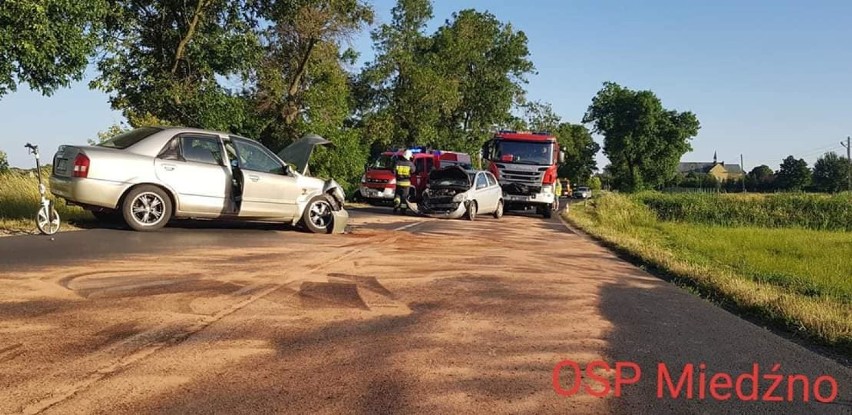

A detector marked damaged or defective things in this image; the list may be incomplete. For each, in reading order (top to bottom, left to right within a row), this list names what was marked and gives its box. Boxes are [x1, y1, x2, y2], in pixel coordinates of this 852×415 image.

damaged silver sedan [50, 127, 348, 234]
crumpled car hood [278, 133, 334, 176]
crumpled car hood [426, 167, 472, 190]
damaged white hatchback [416, 167, 502, 223]
damaged silver sedan [416, 167, 502, 223]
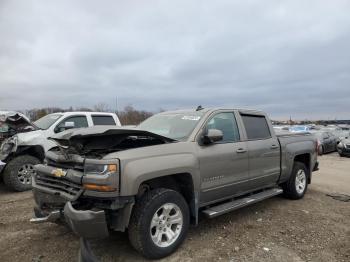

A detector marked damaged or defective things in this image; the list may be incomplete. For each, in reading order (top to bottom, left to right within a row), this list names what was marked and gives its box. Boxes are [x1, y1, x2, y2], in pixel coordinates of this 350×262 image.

damaged hood [0, 111, 36, 143]
damaged hood [47, 126, 176, 157]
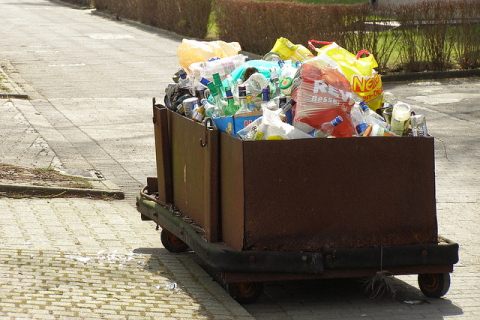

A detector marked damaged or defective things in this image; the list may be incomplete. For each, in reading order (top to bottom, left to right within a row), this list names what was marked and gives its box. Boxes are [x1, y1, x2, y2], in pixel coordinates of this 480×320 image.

rusty metal dumpster [135, 99, 458, 304]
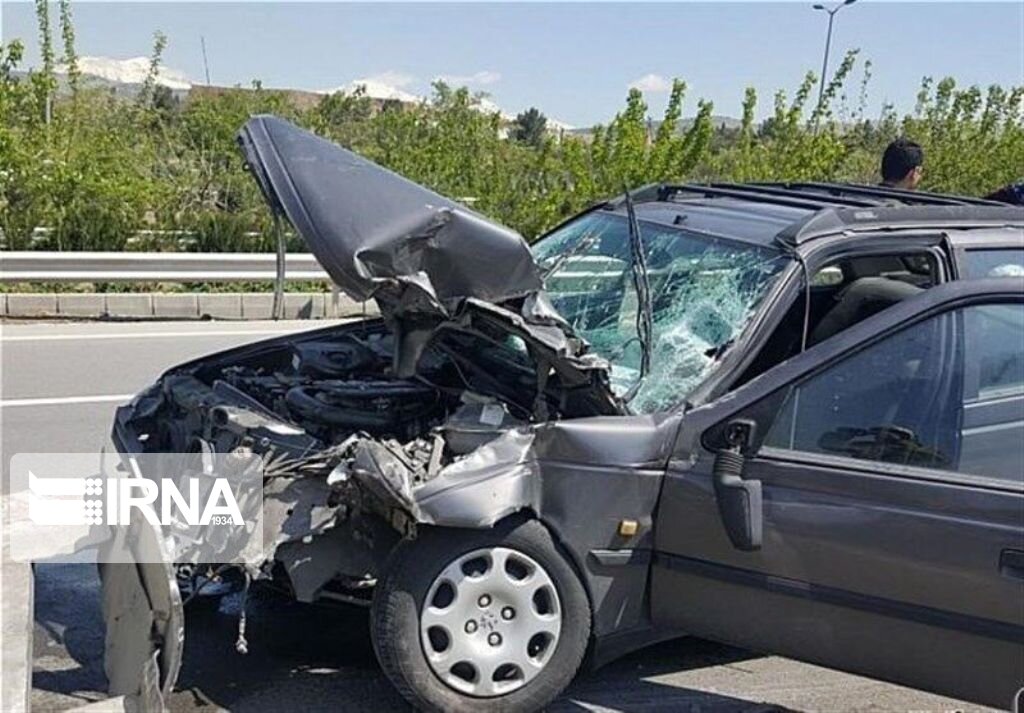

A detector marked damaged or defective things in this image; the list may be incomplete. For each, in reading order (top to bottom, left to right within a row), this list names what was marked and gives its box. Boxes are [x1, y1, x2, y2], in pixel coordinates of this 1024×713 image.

crumpled hood [236, 115, 544, 308]
severely damaged car [106, 114, 1024, 708]
shattered windshield [536, 211, 792, 412]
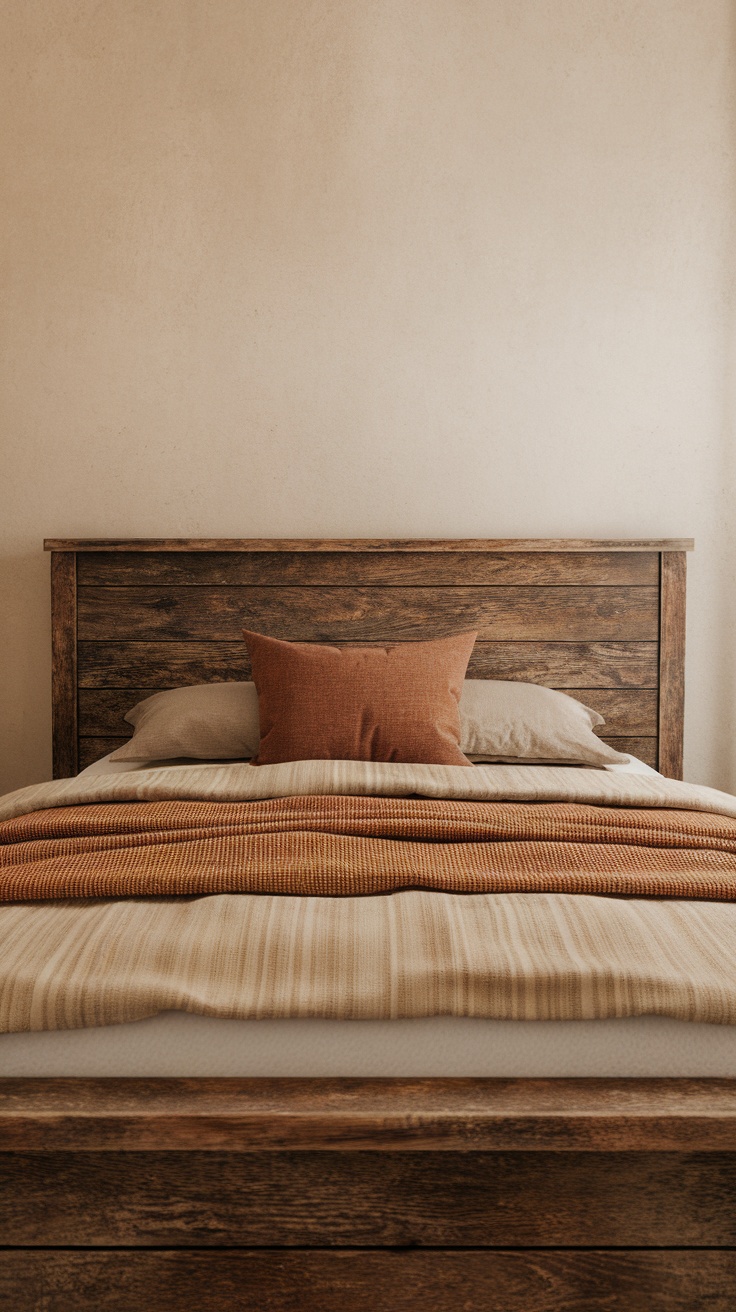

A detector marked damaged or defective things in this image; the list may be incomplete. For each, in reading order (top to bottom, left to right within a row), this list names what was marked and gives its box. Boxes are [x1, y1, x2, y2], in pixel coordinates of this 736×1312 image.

rust knit blanket [4, 787, 734, 902]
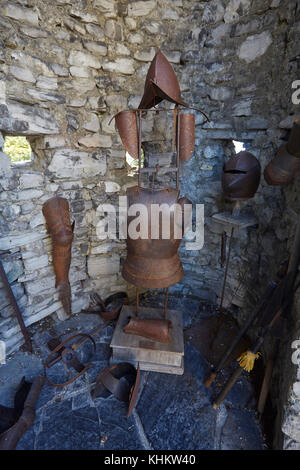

- What is asked:
Reproduce every line of the records above word for word, leaving out the pictures.

- Output of the task:
A detector marked damaged or defective things in this image; the list may be incomplete. For each, in reading order (top to bottom, left to right within a row), this list names what was marked and gives its box. Boxes are [x1, y1, x2, y2], in pixel coordinates of this 852×415 image.

damaged silver sedan [50, 127, 348, 234]
crumpled car hood [278, 133, 334, 176]
crumpled car hood [426, 167, 472, 190]
damaged white hatchback [416, 167, 502, 223]
damaged silver sedan [416, 167, 502, 223]

A detector marked damaged or defective things in this image; the list may be incomplete. For each, in reading order (top to bottom, left to right within a row), this list names what was marked and gives its box. Boxes are [x1, y1, x2, y2], in pixel coordinates of this 350×262 image.

damaged hood [0, 111, 36, 143]
damaged hood [47, 126, 176, 157]

A detector marked damaged or defective things in this image; the list may be incomplete. For each, in reading order (top to bottom, left to right within a row), this list names what was marked and gives its box. Boxes are [x1, y1, x2, y2], in pixel coordinates of this 480×320 image.

rusty metal dumpster [135, 99, 458, 304]

A detector marked damaged or defective things in this image; the list may be incomplete. For each, in reading order (top to bottom, left to right within a row), this list names what was marked and gives its box. Boxes are [x1, y1, x2, y2], in pixel coordinates of this 1024×713 image.

crumpled hood [236, 115, 544, 308]
severely damaged car [106, 114, 1024, 708]
shattered windshield [536, 211, 792, 412]

A detector marked damaged or defective things in this image; the list may be incomplete. For each, in reading order (top to bottom, left to right within a row), this list names what was marked and gives its box. Boxes are [x1, y1, x2, y2], in pixel coordinates of this 736×1312 image.

rust knit blanket [4, 787, 734, 902]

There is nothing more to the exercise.